REQUESTS:
(a) Decide whether each statement below agrees with the manifesto excerpt. Answer yes or no for each and quote the words of the manifesto excerpt that settle it.
(i) The standards rank theatre above film.
(ii) David Nunez is building a robotic marionette.
(iii) The standards treat lack of money as an excuse.
(b) Resume the manifesto excerpt after its last sentence.

EXCERPT TO READ:
****
In that spirit, I propose the following standards:

  1. 1. Do not make a production solely for the sake of making a production.
  2. Always be open to collaboration and co-production with other groups.
  3. Theatre is not greater than dance is not greater than music is not greater than film is not greater than visual art. All are tools for telling stories. None should be ignored.
  4. Technology is a tool, not the art itself.
  5. Lack of money is not an excuse; it's an opportunity for innovation.
  6. Always ask, "What's in it for an audience?"
  7. Creating theatre is art. Producing theatre is a business; the two should mix as little as possible.
  8. Let them say no, don't do it for them. Always ask.
  9. Reach > Grasp. Take the risk.
  10. Singular Voices. Open Minds.

I thought it was pretty good, and nailed us down to pretty well where we are at as a Triad.
In discussion with David Nunez of 4th Wall ticketing (A+ service by the way if you happen to be producing an event in Austin) for handling ticket sales for us we sent him to the site to check it out. He responded to Will with:

Your site looks awesome and it sounds like an incredible project! One point in your manifesto made me think a bit: "Technology is a tool, not the art itself."
Counter-example: I'm building a robotic marionette (see www.delamaquina.com). The couple times I've shown it off in public, it is fascinating to watch reactions -- first, people notice this creepy puppet moving around... then inevitably, their eyes travel up the strings and see this machine with spinning pulleys and wires.
They stare at this device, mesmerized by the motion and peering all around it to see how it fits together. THEN, after a few minutes,they notice I'm standing off to the side, pushing buttons and working sensors to make the puppet move... that's when the conversation begins, "OH! you're controlling it by that computer! How does it work?" or "What does this mean for puppetry?" or "Who's controlling whom?" So maybe "Technology is just another art medium through which emotion can be expressed?" Indeed, I think that's becoming my own unresolved question: can we coax expressiveness out of technology, itself?

Well Then.
****
AVAILABLE DATA:

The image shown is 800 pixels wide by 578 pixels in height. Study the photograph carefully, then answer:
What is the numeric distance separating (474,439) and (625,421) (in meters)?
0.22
****
WRITTEN ANSWERS:
(a)
(i) No: "Theatre is not greater than dance is not greater than music is not greater than film is not greater than visual art."
(ii) Yes: "I'm building a robotic marionette"
(iii) No: "Lack of money is not an excuse; it's an opportunity for innovation."

(b)
I responded:

Hi, I'm Travis... I wrote the manifesto on the site, and may I just say... you had me at robot marionette. You had me at robot marionette. To clarify the technology line: It was an outgrowth of my thinking here, not a condemnation of technology in general... and a remonstrance, specifically to Will and I who have been known to engage in technolust, to keep our eyes on the prize.
It will require a re-write because you're absolutely right.

See? Sometime I don't totally implode about being wrong...
David:

I read your post about the projections at the magic flute performance. You have a really good point -- I think the world of "interactive art" (ex. kinetic sculptures, video that responds to user interaction, robots that spout political messages) is starting to get really saturated with would-be "artists" since the technology is getting easier and easier to use.
The incentive is there too: People get lots of validation and extra credit for their work solely on the novelty factor of using "technology"... but if you take a step back and critically review the artwork, most of it is really bad. Hacker artists tend to be more infatuated with their technical wizardry than the meaning and emotion they wish to express. I think a big part of that is people engaged in hacking/tinkering art aren't generating the equivalent of sketches easily or cheaply (spending a couple weeks engineering a circuit board kind of gets you "stuck" in the project's path... A painter can work out tons of ideas really quickly, in a couple hours, in her sketchbook before she "commits")
It's like the point you bring up about art groups investing in really expensive technology and then feeling the need to justify their expenditures. You don't throw away technology the same way you'd throw away a pencil sketch. (and recent attempts to make technology more accessible also allow people to use it without _truly_ understanding it... so you get lots of derivative works that don't really inspire new thinking or even breaking technology boundaries.
Can a painter be a master artist w/o knowing how to mix paint colors? Can I create a worthwhile video projection w/o knowing about resolutions and video formats?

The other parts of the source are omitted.